Exercise goal
Write each record again exactly as it stands.

Extracted material
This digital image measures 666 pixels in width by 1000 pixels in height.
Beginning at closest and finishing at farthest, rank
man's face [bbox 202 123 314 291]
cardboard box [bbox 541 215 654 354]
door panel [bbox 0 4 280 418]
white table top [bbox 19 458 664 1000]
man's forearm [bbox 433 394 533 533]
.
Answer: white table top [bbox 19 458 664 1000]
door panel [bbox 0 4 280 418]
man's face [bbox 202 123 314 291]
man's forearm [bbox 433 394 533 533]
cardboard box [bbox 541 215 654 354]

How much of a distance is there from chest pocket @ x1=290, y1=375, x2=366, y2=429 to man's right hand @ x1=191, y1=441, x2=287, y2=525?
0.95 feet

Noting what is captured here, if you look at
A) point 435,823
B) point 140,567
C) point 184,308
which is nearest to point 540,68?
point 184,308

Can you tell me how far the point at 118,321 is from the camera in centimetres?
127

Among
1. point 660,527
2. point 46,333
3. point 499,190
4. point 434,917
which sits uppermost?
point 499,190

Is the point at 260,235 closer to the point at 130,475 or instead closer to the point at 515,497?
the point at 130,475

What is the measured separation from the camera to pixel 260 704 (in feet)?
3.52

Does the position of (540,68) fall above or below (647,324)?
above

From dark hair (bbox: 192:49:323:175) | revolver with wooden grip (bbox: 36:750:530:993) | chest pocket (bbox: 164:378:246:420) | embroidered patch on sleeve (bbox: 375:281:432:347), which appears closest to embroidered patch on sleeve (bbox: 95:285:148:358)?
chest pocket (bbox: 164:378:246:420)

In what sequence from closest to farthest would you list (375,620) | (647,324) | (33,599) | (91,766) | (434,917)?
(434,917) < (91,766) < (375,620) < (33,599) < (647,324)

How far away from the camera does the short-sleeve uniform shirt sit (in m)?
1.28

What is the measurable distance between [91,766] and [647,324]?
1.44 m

Full solution
This digital image measures 666 pixels in width by 1000 pixels in height.
Beginning at closest and finishing at farthest, rank
man's face [bbox 202 123 314 291]
cardboard box [bbox 541 215 654 354]
door panel [bbox 0 4 280 418]
white table top [bbox 19 458 664 1000]
man's forearm [bbox 433 394 533 533]
.
Answer: white table top [bbox 19 458 664 1000]
door panel [bbox 0 4 280 418]
man's face [bbox 202 123 314 291]
man's forearm [bbox 433 394 533 533]
cardboard box [bbox 541 215 654 354]

How much of a distance is there from chest pocket @ x1=290, y1=375, x2=366, y2=429 to man's right hand @ x1=191, y1=441, x2=287, y2=525?
0.95 feet

Noting what is captured here, if you look at
A) point 435,823
B) point 140,567
C) point 184,308
which is nearest to point 540,68?
point 184,308

Can you tell me how far the point at 118,321 is from the camera in centimetres?
127

Among
1. point 660,527
2. point 46,333
3. point 499,190
4. point 434,917
which sits uppermost?
point 499,190

Is the point at 260,235 closer to the point at 130,475 or instead closer to the point at 515,497?
the point at 130,475

What is the measured separation from the camera to pixel 260 704 (in feet)?
3.52

Does the position of (540,68) fall above or below (647,324)?
above

From dark hair (bbox: 192:49:323:175) | revolver with wooden grip (bbox: 36:750:530:993) | chest pocket (bbox: 164:378:246:420) | embroidered patch on sleeve (bbox: 375:281:432:347), which appears closest to embroidered patch on sleeve (bbox: 95:285:148:358)?
chest pocket (bbox: 164:378:246:420)

In what sequence from closest to farthest would you list (375,620) | (647,324) | (33,599) | (91,766) | (434,917)?
(434,917) < (91,766) < (375,620) < (33,599) < (647,324)

How far away from the camera does the short-sleeve uniform shirt sit (in m)?
1.28

What is the measurable distance between [91,766] and [647,324]?
1.44 m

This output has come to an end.